GOAL:
Starting at the line that contains "What is the distance separating" and continuing through the last line of the items, rewrite those lines as a numbered list without any blank lines. Leave the pictures out of the answer.

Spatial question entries

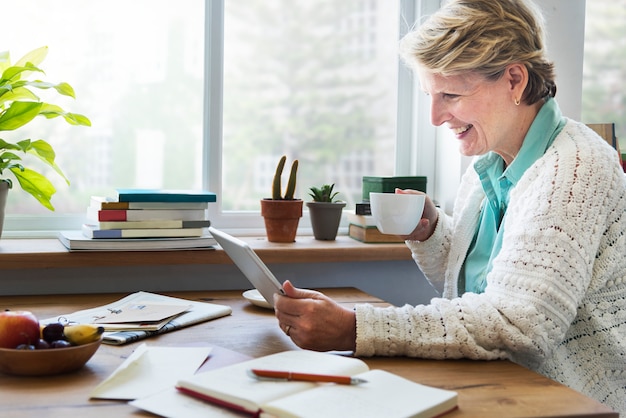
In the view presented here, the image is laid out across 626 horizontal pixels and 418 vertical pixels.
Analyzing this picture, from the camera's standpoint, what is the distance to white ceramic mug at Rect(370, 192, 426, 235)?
153cm

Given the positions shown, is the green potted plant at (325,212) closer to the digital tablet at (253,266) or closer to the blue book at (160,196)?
the blue book at (160,196)

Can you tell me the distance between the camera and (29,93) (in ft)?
6.14

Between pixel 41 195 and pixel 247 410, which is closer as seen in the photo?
pixel 247 410

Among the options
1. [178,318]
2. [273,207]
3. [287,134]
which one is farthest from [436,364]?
[287,134]

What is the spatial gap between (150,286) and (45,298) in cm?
34

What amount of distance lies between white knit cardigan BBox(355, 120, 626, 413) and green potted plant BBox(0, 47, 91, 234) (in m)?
0.99

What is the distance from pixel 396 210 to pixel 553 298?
1.29 ft

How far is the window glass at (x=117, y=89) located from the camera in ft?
6.88

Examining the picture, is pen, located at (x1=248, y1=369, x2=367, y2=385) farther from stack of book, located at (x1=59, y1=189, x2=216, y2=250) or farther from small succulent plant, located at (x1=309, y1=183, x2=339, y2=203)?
small succulent plant, located at (x1=309, y1=183, x2=339, y2=203)

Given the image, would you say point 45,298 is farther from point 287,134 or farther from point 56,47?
point 287,134

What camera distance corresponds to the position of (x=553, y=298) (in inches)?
49.5

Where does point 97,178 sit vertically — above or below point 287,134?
below

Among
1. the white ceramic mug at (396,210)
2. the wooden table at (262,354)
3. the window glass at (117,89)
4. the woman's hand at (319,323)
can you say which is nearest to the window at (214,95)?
the window glass at (117,89)

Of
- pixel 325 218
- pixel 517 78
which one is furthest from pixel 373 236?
pixel 517 78
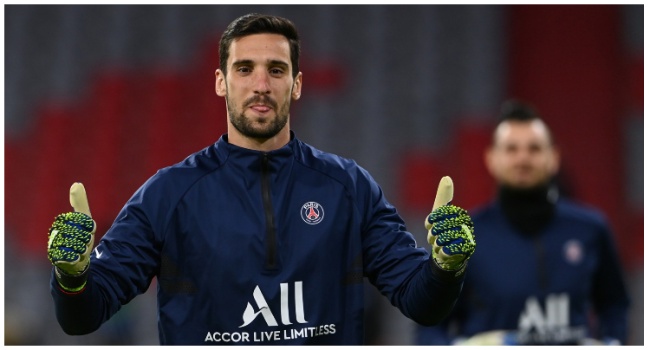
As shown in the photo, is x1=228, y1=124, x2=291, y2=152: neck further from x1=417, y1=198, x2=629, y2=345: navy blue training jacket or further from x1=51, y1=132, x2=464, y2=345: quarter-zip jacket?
x1=417, y1=198, x2=629, y2=345: navy blue training jacket

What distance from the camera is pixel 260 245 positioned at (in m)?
2.32

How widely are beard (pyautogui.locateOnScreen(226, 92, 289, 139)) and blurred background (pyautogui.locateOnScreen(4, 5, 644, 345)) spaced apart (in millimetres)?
4899

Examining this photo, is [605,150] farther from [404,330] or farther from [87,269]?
[87,269]

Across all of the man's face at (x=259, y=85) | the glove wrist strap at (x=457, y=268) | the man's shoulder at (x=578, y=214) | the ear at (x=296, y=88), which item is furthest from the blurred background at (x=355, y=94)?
the glove wrist strap at (x=457, y=268)

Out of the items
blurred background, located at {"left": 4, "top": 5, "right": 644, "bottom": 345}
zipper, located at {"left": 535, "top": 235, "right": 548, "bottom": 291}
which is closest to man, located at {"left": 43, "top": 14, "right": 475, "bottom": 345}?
zipper, located at {"left": 535, "top": 235, "right": 548, "bottom": 291}

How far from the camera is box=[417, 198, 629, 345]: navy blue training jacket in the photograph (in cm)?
385

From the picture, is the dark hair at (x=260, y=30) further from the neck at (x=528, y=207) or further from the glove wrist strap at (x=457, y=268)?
the neck at (x=528, y=207)

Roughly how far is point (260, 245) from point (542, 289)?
6.37ft

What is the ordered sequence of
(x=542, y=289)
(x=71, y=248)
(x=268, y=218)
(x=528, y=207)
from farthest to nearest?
(x=528, y=207) < (x=542, y=289) < (x=268, y=218) < (x=71, y=248)

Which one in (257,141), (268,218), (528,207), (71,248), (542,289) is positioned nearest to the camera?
(71,248)

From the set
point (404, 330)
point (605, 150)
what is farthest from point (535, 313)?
point (605, 150)

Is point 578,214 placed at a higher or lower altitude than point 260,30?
lower

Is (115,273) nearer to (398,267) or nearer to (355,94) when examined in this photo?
(398,267)

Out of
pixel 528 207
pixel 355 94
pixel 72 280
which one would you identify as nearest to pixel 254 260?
pixel 72 280
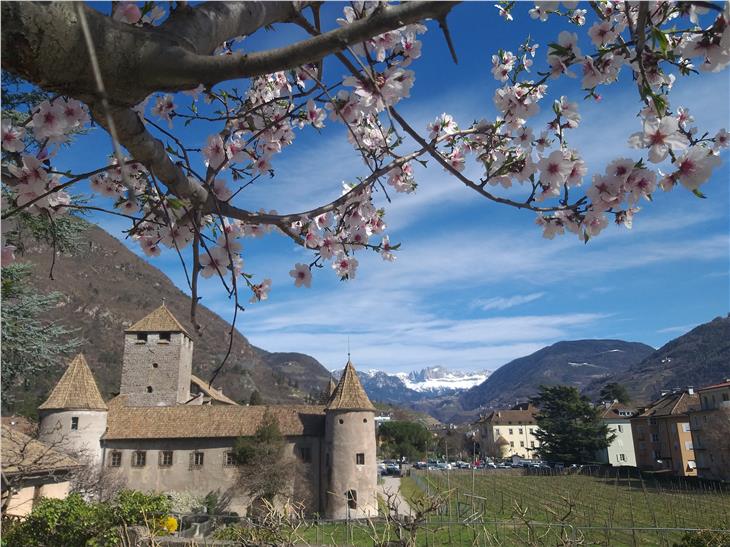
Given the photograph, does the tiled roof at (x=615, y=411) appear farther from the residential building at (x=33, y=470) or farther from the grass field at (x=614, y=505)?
the residential building at (x=33, y=470)

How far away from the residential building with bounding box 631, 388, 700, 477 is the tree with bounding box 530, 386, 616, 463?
343cm

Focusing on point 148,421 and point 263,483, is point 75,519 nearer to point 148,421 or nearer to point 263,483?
point 263,483

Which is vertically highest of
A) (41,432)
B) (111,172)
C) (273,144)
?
(273,144)

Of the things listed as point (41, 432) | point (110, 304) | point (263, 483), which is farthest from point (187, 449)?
point (110, 304)

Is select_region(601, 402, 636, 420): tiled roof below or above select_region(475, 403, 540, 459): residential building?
above

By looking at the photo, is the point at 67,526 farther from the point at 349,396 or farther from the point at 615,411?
the point at 615,411

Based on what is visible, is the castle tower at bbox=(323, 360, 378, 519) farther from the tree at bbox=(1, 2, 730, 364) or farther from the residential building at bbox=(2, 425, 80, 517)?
the tree at bbox=(1, 2, 730, 364)

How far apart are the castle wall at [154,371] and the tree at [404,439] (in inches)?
1592

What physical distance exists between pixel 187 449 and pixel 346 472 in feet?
30.5

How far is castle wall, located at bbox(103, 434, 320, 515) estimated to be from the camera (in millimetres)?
29359

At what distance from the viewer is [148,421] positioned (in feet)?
102

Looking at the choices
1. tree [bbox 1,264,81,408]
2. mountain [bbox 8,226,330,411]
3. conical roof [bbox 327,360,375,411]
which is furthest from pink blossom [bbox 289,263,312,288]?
mountain [bbox 8,226,330,411]

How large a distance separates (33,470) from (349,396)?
744 inches

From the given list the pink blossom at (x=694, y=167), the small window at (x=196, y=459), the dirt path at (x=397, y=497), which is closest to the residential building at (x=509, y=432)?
the dirt path at (x=397, y=497)
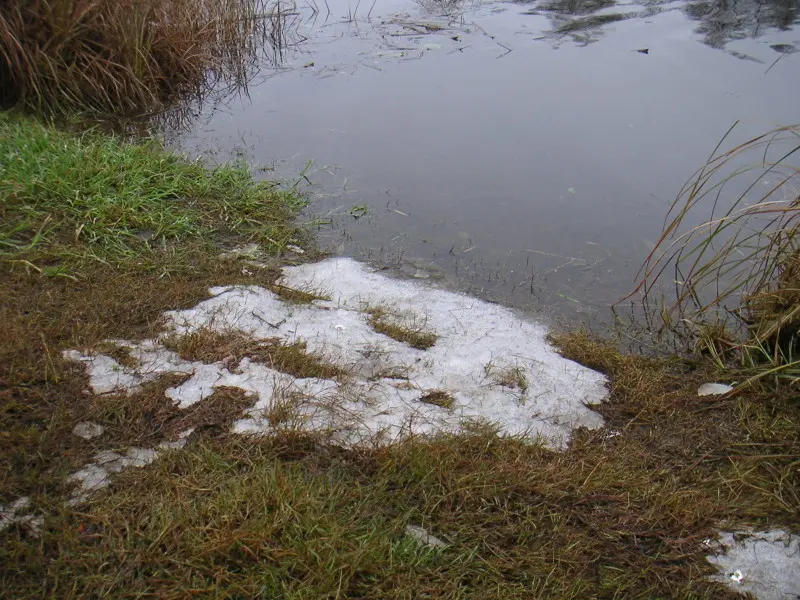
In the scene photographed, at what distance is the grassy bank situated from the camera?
1931mm

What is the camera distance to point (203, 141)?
532cm

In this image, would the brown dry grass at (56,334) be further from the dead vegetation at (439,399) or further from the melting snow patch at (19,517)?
the dead vegetation at (439,399)

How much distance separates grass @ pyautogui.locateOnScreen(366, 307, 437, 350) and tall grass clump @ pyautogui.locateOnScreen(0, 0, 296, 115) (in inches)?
127

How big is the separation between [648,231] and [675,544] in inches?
103

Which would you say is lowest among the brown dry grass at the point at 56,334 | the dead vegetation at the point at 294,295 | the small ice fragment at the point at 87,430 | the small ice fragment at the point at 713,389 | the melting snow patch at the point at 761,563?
the small ice fragment at the point at 713,389

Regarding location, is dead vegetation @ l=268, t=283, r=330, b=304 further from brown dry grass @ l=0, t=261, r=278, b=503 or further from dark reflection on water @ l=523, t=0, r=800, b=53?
dark reflection on water @ l=523, t=0, r=800, b=53

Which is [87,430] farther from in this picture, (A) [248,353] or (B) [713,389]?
(B) [713,389]

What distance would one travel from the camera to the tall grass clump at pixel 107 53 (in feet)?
15.9

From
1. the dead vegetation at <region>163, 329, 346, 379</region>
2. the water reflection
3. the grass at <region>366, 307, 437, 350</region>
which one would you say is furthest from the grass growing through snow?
the water reflection

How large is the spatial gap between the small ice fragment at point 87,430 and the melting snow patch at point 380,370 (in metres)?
0.20

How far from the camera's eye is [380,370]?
2906 mm

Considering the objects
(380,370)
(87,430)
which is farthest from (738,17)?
(87,430)

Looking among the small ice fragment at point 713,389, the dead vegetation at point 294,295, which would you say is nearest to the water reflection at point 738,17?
the small ice fragment at point 713,389

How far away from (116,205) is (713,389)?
3.09 metres
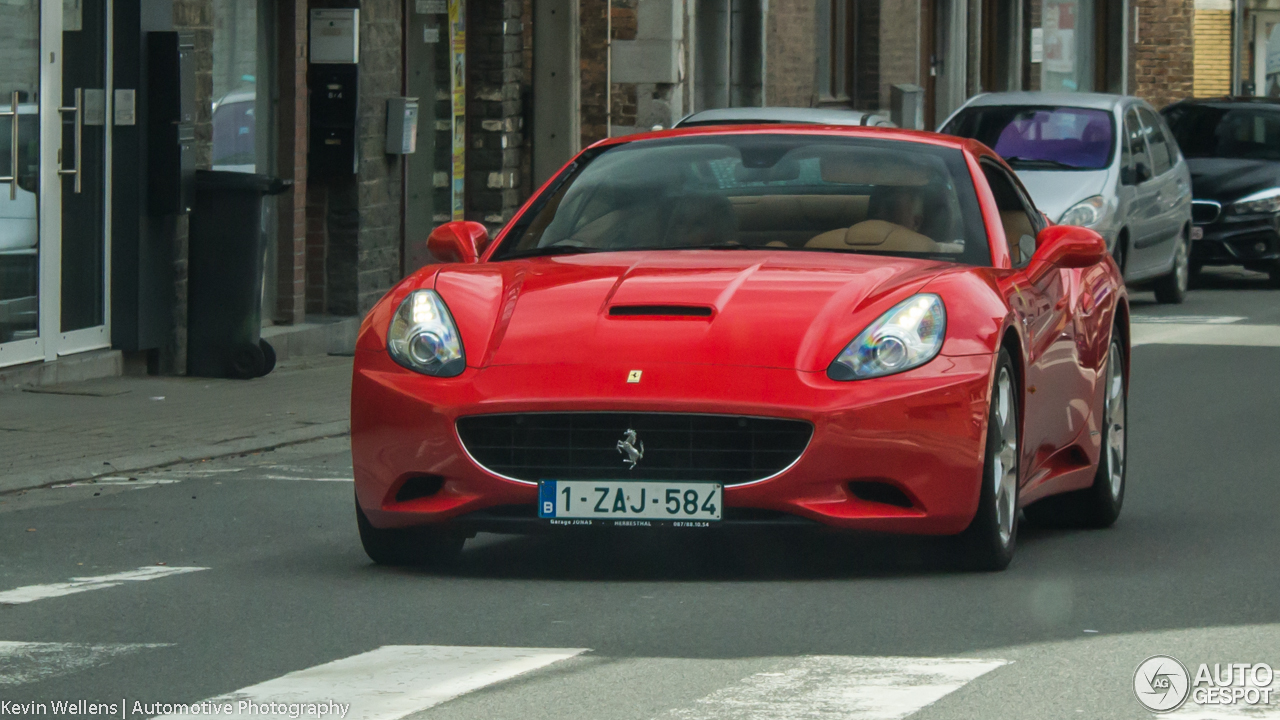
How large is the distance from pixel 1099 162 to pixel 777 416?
12.9 metres

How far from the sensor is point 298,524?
8.69m

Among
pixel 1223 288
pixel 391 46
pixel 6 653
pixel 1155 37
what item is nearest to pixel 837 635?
pixel 6 653

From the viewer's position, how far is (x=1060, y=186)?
1873 centimetres

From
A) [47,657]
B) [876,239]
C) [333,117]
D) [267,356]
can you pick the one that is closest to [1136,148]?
[333,117]

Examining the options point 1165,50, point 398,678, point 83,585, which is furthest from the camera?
point 1165,50

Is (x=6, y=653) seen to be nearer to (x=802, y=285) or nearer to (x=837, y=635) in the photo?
(x=837, y=635)

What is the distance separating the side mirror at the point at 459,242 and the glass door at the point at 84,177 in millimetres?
Answer: 6454

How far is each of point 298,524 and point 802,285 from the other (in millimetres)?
2391

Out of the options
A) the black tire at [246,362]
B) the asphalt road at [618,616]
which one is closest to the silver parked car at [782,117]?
the black tire at [246,362]

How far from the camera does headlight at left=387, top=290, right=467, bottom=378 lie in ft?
23.0

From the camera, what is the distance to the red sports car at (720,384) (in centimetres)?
679

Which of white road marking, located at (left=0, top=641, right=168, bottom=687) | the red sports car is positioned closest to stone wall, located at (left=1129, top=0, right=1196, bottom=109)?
the red sports car

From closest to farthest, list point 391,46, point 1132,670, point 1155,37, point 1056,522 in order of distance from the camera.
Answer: point 1132,670 < point 1056,522 < point 391,46 < point 1155,37

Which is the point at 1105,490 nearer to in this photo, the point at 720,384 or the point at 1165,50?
the point at 720,384
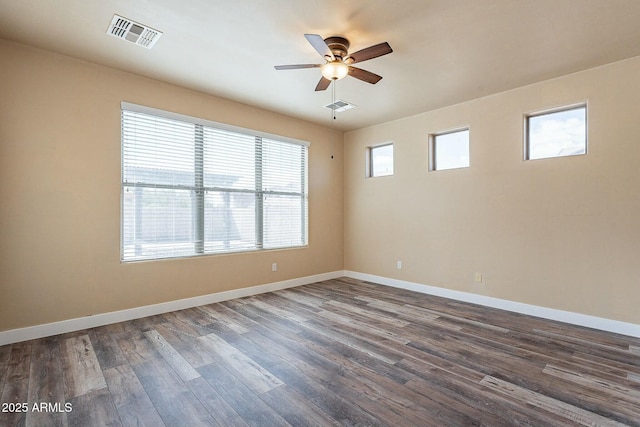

EXERCISE OUTPUT:
1. What is the distance separating the side mirror at the point at 459,242 and the glass door at the point at 84,177 in millimetres?
2. Answer: 6454
3. How far is each of point 298,524 and point 802,285 from the other (in millimetres)?
4. 2391
5. Out of the options
6. A) the black tire at [246,362]
7. B) the asphalt road at [618,616]
8. which one is closest to the silver parked car at [782,117]?
9. the black tire at [246,362]
10. How far from the camera does headlight at left=387, top=290, right=467, bottom=378 lie in ft?
11. 23.0
12. From the camera, what is the distance to the red sports car at (720,384) (in centimetres)?
13. 679
14. Which of white road marking, located at (left=0, top=641, right=168, bottom=687) | the red sports car is positioned closest to stone wall, located at (left=1129, top=0, right=1196, bottom=109)?
15. the red sports car
16. From closest to farthest, list point 391,46, point 1132,670, point 1155,37, point 1056,522 in order of distance from the camera.
17. Answer: point 1132,670 < point 1056,522 < point 391,46 < point 1155,37
18. Which is the point at 1105,490 nearer to in this photo, the point at 720,384 or the point at 1165,50?
19. the point at 720,384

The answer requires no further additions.